Ein Konzern kommuniziert die Restrukturierung einer Business Unit.
Arbeitsplätze fallen weg.
Bereiche werden neu zugeschnitten.
Menschen verlieren Verantwortung. Andere übernehmen neue.
Vielerorts gerade wirtschaftliche Realität.
Der Beschluss ist gefasst.
Dann eine E-Mail.
Sorgfältig formuliert.
Juristisch geprüft und abgestimmt.
Wenige Minuten später spricht kaum jemand über die Entscheidung.
Es geht nicht um das Was.
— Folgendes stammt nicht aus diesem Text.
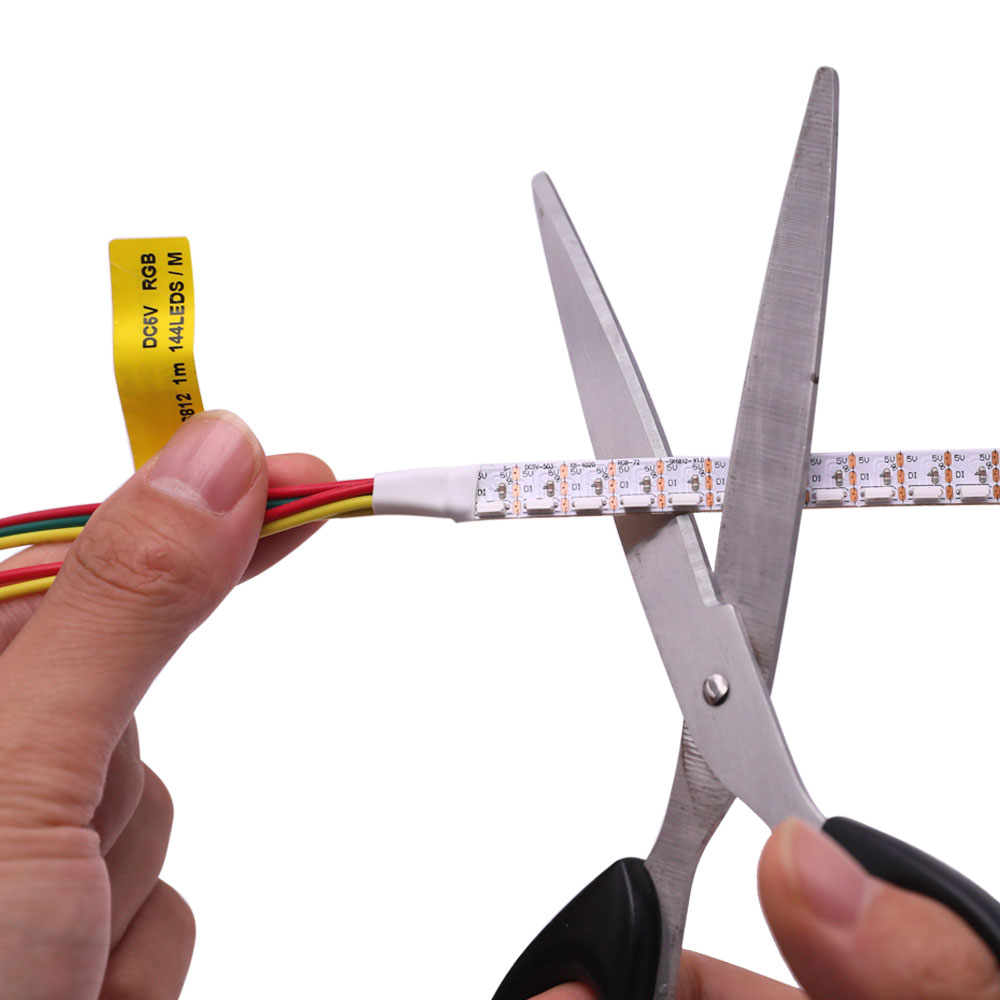 SK6812 RGB DC5V 8MM 144LEDs/m 4020 Side Emitting Individually Addressable LED Strip Lights SK6812 RGB DC5V 8MM 144LEDs/m 4020 Side Emitting Individually Addressable LED Strip Lights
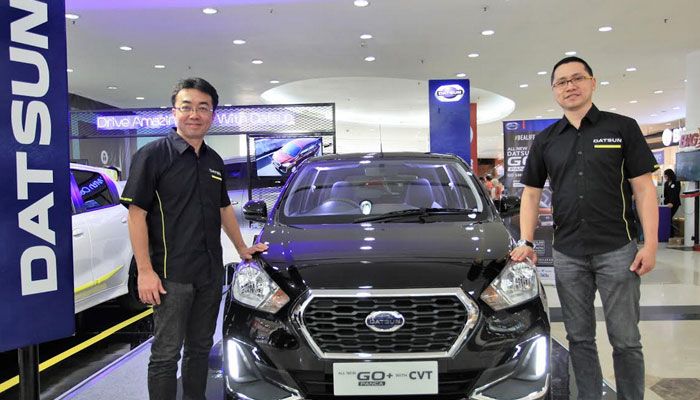 All New Datsun GO+ Panca CVT harga termahal di Medan, yakni varian T Style CVT Rp 170,3 Juta.
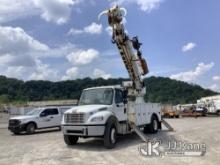 Altec DC47-TR, Digger Derrick rear mounted on 2019 Freightliner M2 Utility Truck Runs, Moves & Opera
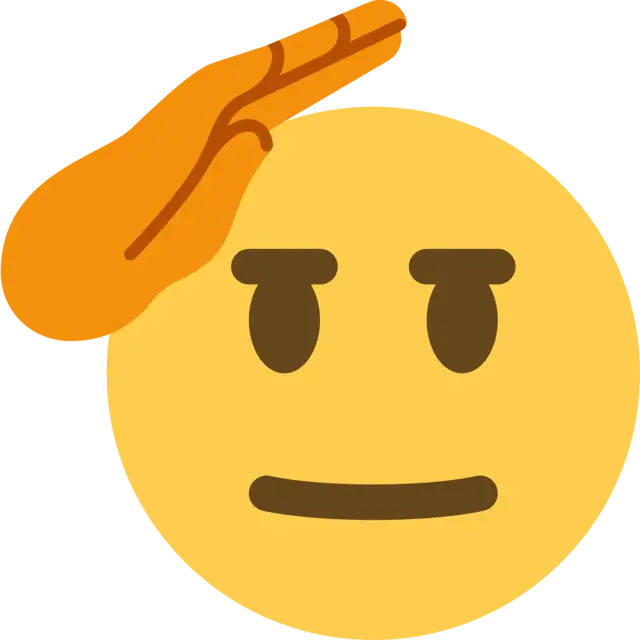 Saluting Face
Es geht um das Wie.
Nicht nur bei denen, die unmittelbar betroffen sind.
Gerade für alle anderen.
Sie sezieren jede Formulierung.
In der Folge jede Geste.
Jedes Schweigen.
Ich sehe immer wieder, was Menschen und Organisationen tragen können. Vor Kurzem sagte eine Kundin zu mir: „Wir haben schon viel überlebt.“
Gleichzeitig begegnet mir etwas anderes: Zu oft wird Kommunikation als hübsches Verpackungsmaterial verstanden. Als Einbahnstraße.
Information. An dem Punkt endet es häufig.
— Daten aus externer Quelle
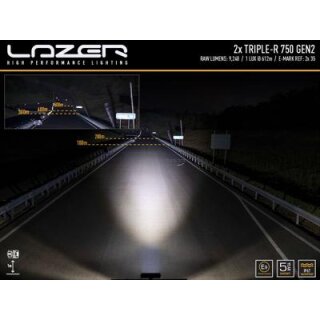 Lazer Lamps Khlergrill-Kit VW Crafter (2017+) inkl. 2x Triple-R 750 G2 Standard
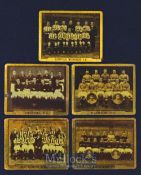 1924 Topical Times football teams (metal) and featuring Arsenal, Rangers, West Bromwich Albion,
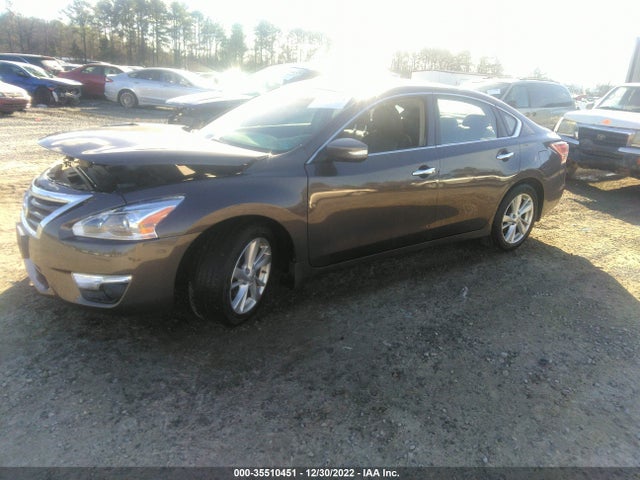 2013 NISSAN ALTIMA 2.5 SL VIN: 1N4AL3AP0DC912906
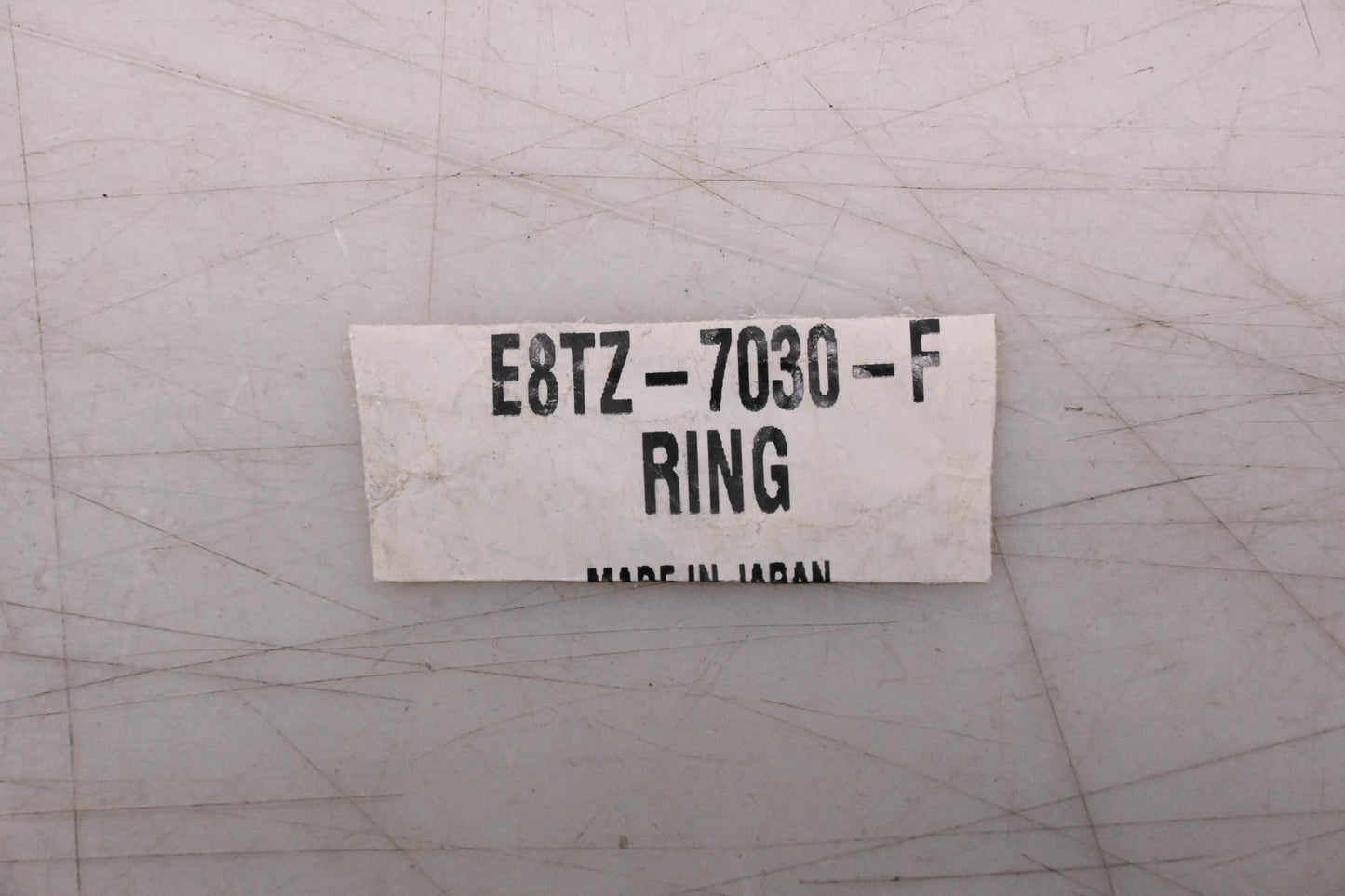 New OEM Ford E8TZ-7030-F Input Shaft Ring NOS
Was fehlt, um eine Organisation auszurichten:
Verständnis.
Alignment.
Kohärenz.
Haltung. Gerade dann, wenn Einschnitte schmerzhaft sind.
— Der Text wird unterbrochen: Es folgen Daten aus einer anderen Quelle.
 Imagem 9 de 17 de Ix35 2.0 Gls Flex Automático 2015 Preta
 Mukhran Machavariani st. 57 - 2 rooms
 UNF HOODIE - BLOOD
Unternehmen zahlen dafür einen realen Preis:
Energie.
Fokus.
Geschwindigkeit.
Produktivität.
Der harte wirtschaftliche Faktor liegt in der Frage: Worauf richtet sich eine Organisation am nächsten Tag aus?
Auf Kunden?
Auf Innovation?
Auf Zukunft?
Oder:
Auf sich selbst?
Ich kenne beides.
Die Entscheidung steht.
Ihre Wirkung nicht.
Sie verändert das Organigramm.
Das Wie entscheidet darüber, mit welcher Kraft die Organisation morgen und übermorgen arbeitet. Und ob die Veränderung Wertschöpfung schafft.